Fig 1. Advancing Tissue Models: Organoid Technology for Disease Modeling and Regenerative Medicine. Ex vivo human organoids that recapitulate human breast tissue anatomy – brightfield images of organoids, organoid expressing a GFP reporter construct, and organoids stained with lineage markers.
Regulation of Cell Fate, Lineage Commitment, and Cancer Formation
Another major area of focus in the lab is exploring the regulatory networks and epigenetic mechanisms that control cell lineage commitment and plasticity. We are interested in the molecular mechanisms that govern cell fate decisions in mammary gland development and their implications for breast cancer initiation and progression. We focus on key transcription factors such as SLUG, TAZ and the impact of BRCA1 mutation on mammary stem and progenitor cells, which all play important roles in tissue regeneration, tumor initiation, and differentiation. We also study how environmental exposures, hormones, and DNA damage affect stem cell dynamics, cell fate and differentiation.
Fig. 2. Cell Fate and Tumor Dynamics in Development and Cancer. Types of Differentiation that Are Induced during Cellular Plasticity. Types of epithelial differentiation and plasticity seen in the mammary gland and how it relates to more primitive states of multipotency seen during embryonic development.

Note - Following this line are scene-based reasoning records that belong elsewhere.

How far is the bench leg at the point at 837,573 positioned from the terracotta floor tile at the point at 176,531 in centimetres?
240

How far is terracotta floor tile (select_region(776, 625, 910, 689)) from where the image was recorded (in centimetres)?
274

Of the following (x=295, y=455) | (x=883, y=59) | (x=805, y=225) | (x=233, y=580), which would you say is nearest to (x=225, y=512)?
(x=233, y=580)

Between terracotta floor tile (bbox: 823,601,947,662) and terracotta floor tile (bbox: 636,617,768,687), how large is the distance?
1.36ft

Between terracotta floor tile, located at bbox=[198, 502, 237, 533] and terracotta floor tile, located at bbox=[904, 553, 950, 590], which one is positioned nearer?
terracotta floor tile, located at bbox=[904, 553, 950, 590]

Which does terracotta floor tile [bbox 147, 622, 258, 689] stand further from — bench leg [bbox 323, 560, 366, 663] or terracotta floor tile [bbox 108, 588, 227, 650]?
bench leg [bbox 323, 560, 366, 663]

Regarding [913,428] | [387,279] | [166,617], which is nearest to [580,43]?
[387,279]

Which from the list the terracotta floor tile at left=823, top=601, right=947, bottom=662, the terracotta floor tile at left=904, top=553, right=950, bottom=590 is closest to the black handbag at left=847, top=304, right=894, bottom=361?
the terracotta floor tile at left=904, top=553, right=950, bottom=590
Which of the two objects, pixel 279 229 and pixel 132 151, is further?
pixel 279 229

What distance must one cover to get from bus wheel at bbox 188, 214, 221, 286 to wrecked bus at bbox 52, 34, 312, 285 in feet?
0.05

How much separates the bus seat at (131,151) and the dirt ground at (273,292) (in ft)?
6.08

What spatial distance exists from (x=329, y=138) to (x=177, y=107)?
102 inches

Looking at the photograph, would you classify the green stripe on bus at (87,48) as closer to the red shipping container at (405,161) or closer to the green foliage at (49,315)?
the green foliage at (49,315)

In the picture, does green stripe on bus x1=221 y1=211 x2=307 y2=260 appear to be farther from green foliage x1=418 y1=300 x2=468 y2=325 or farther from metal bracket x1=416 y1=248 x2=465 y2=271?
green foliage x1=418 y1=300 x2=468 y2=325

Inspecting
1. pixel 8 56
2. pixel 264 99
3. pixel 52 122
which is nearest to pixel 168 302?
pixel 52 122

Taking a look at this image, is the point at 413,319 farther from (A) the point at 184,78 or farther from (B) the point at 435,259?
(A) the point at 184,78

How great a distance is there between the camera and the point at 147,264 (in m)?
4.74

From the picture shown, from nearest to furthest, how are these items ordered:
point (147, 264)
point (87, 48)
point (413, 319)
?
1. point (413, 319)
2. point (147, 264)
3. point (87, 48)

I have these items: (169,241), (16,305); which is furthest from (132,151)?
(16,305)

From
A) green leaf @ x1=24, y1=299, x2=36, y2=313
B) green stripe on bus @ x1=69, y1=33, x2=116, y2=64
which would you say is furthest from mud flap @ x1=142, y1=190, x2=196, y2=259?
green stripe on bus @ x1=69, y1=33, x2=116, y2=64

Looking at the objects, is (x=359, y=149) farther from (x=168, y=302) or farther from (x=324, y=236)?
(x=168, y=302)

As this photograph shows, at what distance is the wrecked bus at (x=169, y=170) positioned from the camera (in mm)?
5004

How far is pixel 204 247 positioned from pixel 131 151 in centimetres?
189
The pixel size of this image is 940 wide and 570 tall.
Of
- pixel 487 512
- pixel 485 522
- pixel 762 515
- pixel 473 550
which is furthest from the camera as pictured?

Microenvironmental Dynamics and Cancer
We have had a long- standing interest in understanding and delineating the complex interactions within the breast microenvironment that contribute to breast cancer development and progression. We study the collective and dual role of cellular microenvironment, including the extracellular matrix, stromal cells, and hormonal influences, in directing cell fate decisions and differentiation. Furthermore, novel insights are provided into how these pathways can lead to varied breast cancer phenotypes including cancer, underscoring the importance of understanding cellular plasticity and the tumor microenvironment in the context of cancer biology and therapy. The studies delve into the roles of fibroblasts and adipose stromal cells, examining how these cells influence collagen deposition, cytokine release, and tumor-promoting activities through mechanisms like DDR1 inhibition and changes in lipid metabolism. Notable is the exploration of how diet and environmental exposures including DNA damage affects breast cancer risk.
Fig. 3. Understanding Molecular and Cellular Mechanisms and Environmental Influences in cancer formation. Bone marrow-derived and immune cells recruited to ER-negative tumors in response to estrogen. Representative images of frozen tumor sections that were treated with 17β-estradiol–treated. Arrows indicate colocalization with GFP+ bone marrow cells.